> **AIM A**
In the listing, can you rewrite the lines from the one containing "Q: What is note number 36 (pitch and octave)?" through the end of the listing, both included, substituting "note name and octave" for "pitch and octave" and leaving everything else as it is? Leave the pictures out.

I've always thought of it about how we can use a galvanic cell to harness electrical energy from a redox reaction (like a copper zinc cell) vs. simply placing a block of zinc in a copper (ii) sulfate solution (we can't harness the electrical energy, you will still get heat energy). Combustion of methanol vs. a methanol fuel cell is another example (heat vs. electrical energy).

Its not necessarily comparing two different reactions, but comparing the same reaction under different conditions/setups.

[OHASI]

Hi,
I'm new so haven't worked well if this is the place to ask.
But I have a general question about IR spectroscopy. My Chem teacher said that the fingerprint region in an IR spectroscopy is unique to each molecule. If that is so, why do we need to analyse IR spectroscopy (-after 1400 cm) and find functional groups?

[sweetcheeks]

Hi,
I'm new so haven't worked well if this is the place to ask.
But I have a general question about IR spectroscopy. My Chem teacher said that the fingerprint region in an IR spectroscopy is unique to each molecule. If that is so, why do we need to analyse IR spectroscopy (-after 1400 cm) and find functional groups?

The fingerprint region, being unique to a molecule, means that you would readily need to have available all the IR spectrums of the potential molecules (if analysing an unknown). By analysing after 1400 you can quickly identify what the molecule might be and what it might not be by identifying the functional groups. If you had to identify a molecule that could be one of many isomers, it would be extremely time-consuming to pull up all the potential molecules IR spectrums and try to match the fingerprint region (there is also no guarantee that there would be an exact match, unless the same equipment under the same conditions was used for both).

[Mattjbr2]

Hey guys.

> **AIM B**
How would you render this sentence from the chemistry forum excerpt in Spanish: "Combustion of methanol vs. a methanol fuel cell is another example (heat vs. electrical energy)."

> **RECORDS FOR PROCESSING**
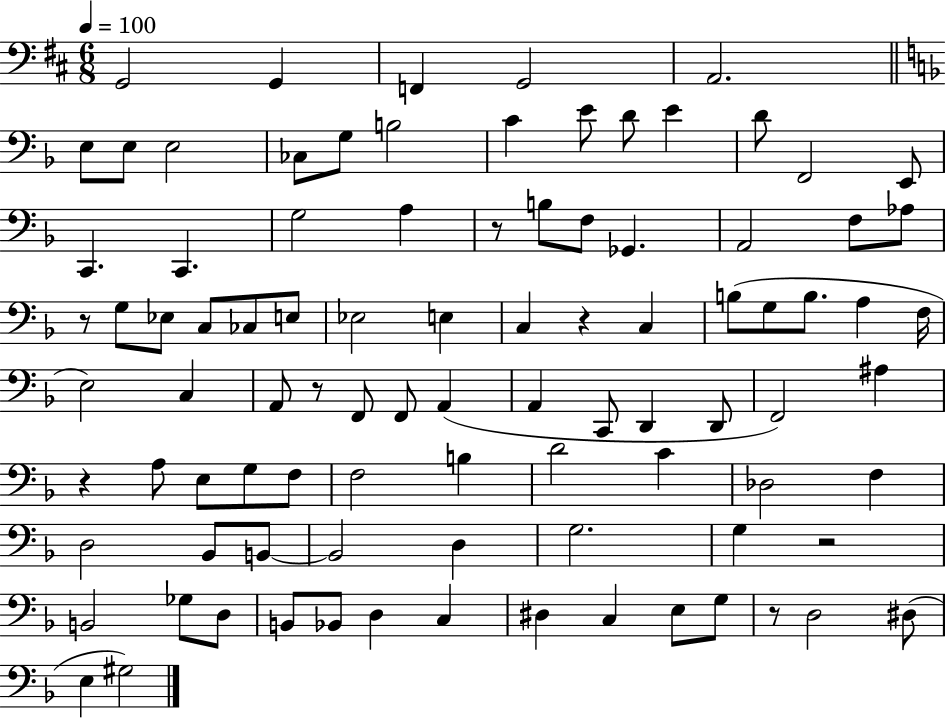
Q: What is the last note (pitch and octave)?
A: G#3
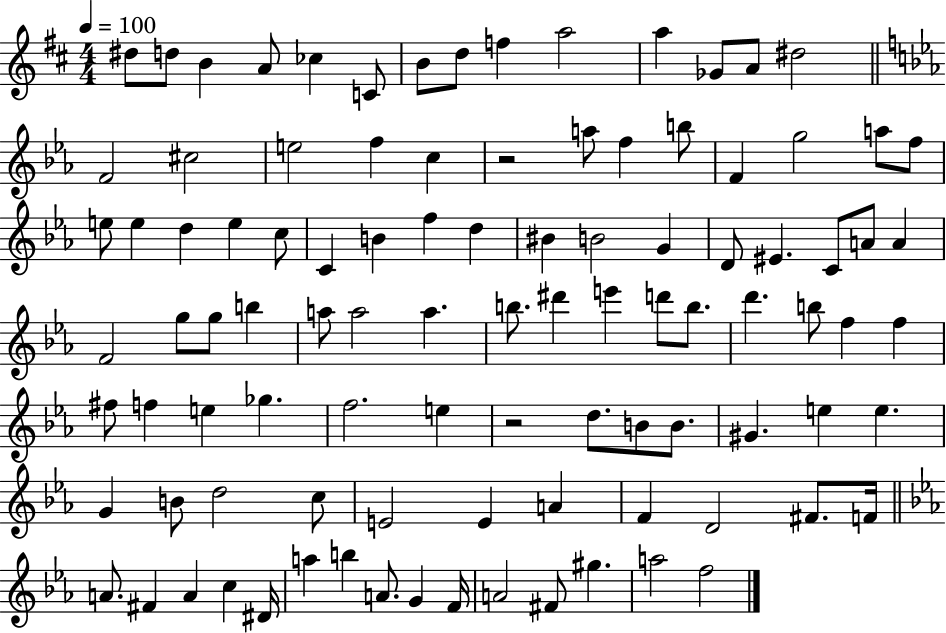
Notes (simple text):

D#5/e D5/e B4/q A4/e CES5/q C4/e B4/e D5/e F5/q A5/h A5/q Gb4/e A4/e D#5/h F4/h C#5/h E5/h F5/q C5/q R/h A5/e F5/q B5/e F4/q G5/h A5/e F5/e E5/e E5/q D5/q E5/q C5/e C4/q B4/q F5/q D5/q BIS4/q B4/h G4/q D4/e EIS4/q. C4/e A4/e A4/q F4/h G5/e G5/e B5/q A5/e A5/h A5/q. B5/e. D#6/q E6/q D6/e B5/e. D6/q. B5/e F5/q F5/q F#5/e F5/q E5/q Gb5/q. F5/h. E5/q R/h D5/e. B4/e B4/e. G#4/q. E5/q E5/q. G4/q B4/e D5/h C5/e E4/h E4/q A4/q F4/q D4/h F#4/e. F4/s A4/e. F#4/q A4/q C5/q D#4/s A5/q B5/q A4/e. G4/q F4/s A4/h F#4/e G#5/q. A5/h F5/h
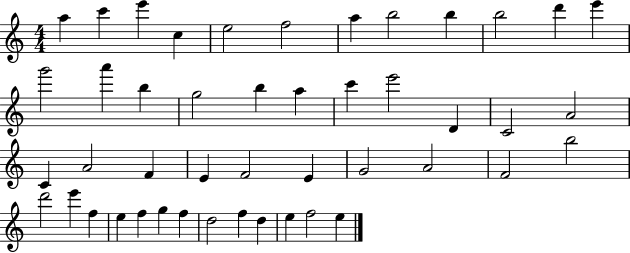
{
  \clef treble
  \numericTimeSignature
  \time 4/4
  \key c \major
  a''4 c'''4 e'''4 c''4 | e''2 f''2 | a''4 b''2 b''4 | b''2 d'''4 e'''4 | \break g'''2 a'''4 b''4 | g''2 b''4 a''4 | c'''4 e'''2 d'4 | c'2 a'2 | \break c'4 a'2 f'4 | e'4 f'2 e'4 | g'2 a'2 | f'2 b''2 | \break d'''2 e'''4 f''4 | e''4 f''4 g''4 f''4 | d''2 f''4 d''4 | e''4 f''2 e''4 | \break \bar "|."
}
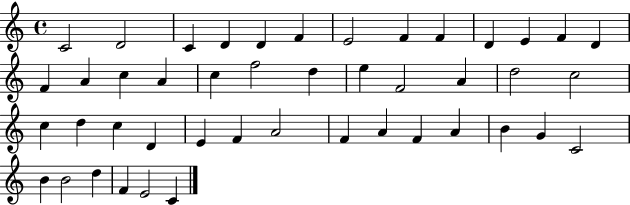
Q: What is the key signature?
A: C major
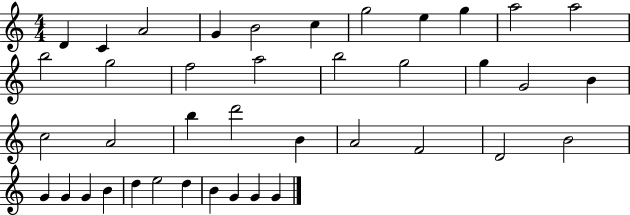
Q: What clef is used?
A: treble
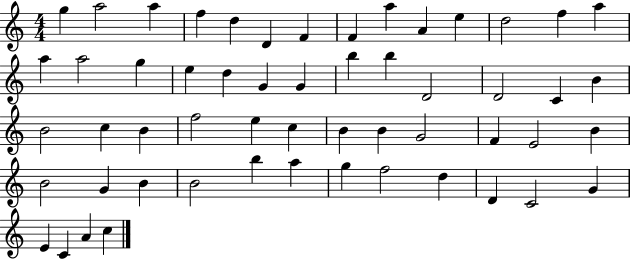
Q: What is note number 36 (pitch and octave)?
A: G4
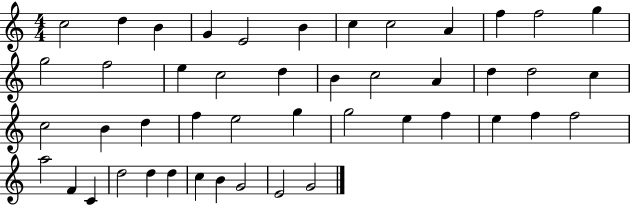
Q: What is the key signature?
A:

> **WRITTEN RESPONSE A**
Q: What is note number 36 (note name and octave)?
A: G4
Q: What is the key signature?
A:

> **WRITTEN RESPONSE B**
La combustión del metanol frente a una pila de combustible de metanol es otro ejemplo (calor frente a energía eléctrica).